[Dataset records]
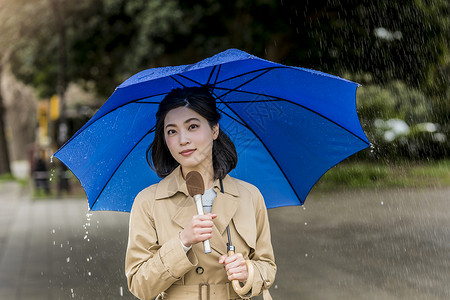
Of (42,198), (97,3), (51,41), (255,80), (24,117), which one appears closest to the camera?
(255,80)

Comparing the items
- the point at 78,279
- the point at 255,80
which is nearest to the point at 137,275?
the point at 255,80

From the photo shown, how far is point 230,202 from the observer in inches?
102

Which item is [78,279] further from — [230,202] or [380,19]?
[380,19]

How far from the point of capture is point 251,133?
3.16 metres

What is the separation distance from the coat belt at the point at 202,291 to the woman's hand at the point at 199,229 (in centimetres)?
25

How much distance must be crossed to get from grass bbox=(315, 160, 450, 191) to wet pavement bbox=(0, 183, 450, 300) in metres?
5.13

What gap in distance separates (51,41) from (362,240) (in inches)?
617

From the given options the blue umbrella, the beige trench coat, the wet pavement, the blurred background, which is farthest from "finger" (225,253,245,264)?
the blurred background

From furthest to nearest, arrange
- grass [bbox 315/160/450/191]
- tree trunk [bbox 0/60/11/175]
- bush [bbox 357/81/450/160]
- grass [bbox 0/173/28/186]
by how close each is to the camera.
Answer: tree trunk [bbox 0/60/11/175]
grass [bbox 0/173/28/186]
bush [bbox 357/81/450/160]
grass [bbox 315/160/450/191]

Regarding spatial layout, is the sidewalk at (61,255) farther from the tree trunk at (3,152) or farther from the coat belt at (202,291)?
the tree trunk at (3,152)

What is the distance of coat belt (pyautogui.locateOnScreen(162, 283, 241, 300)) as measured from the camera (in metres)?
2.54

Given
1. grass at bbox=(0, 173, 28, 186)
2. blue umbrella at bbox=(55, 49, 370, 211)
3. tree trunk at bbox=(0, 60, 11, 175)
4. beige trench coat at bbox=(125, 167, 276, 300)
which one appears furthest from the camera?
tree trunk at bbox=(0, 60, 11, 175)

(REQUIREMENTS)
Put every line of the items above into a JSON list of strings, one string per line, skipping blank lines. Leave the pictures out.

(WRITTEN SOLUTION)
[
  "Of (42,198), (97,3), (51,41), (255,80), (24,117), which one appears closest to the camera?",
  "(255,80)",
  "Comparing the items",
  "- the point at 78,279",
  "- the point at 255,80",
  "which is nearest to the point at 137,275?",
  "the point at 255,80",
  "From the photo shown, how far is point 230,202 from the observer in inches?",
  "102",
  "Which item is [78,279] further from — [230,202] or [380,19]?",
  "[380,19]",
  "How far from the point of capture is point 251,133?",
  "3.16 metres",
  "What is the separation distance from the coat belt at the point at 202,291 to the woman's hand at the point at 199,229 (in centimetres)?",
  "25",
  "How much distance must be crossed to get from grass bbox=(315, 160, 450, 191) to wet pavement bbox=(0, 183, 450, 300) in metres?",
  "5.13",
  "What gap in distance separates (51,41) from (362,240) (in inches)?",
  "617",
  "From the given options the blue umbrella, the beige trench coat, the wet pavement, the blurred background, which is farthest from \"finger\" (225,253,245,264)?",
  "the blurred background",
  "From furthest to nearest, arrange",
  "- grass [bbox 315/160/450/191]",
  "- tree trunk [bbox 0/60/11/175]",
  "- bush [bbox 357/81/450/160]",
  "- grass [bbox 0/173/28/186]",
  "by how close each is to the camera.",
  "Answer: tree trunk [bbox 0/60/11/175]",
  "grass [bbox 0/173/28/186]",
  "bush [bbox 357/81/450/160]",
  "grass [bbox 315/160/450/191]",
  "Regarding spatial layout, is the sidewalk at (61,255) farther from the tree trunk at (3,152) or farther from the coat belt at (202,291)?",
  "the tree trunk at (3,152)",
  "What is the distance of coat belt (pyautogui.locateOnScreen(162, 283, 241, 300)) as measured from the camera (in metres)?",
  "2.54",
  "Given",
  "1. grass at bbox=(0, 173, 28, 186)",
  "2. blue umbrella at bbox=(55, 49, 370, 211)",
  "3. tree trunk at bbox=(0, 60, 11, 175)",
  "4. beige trench coat at bbox=(125, 167, 276, 300)",
  "which one appears furthest from the camera?",
  "tree trunk at bbox=(0, 60, 11, 175)"
]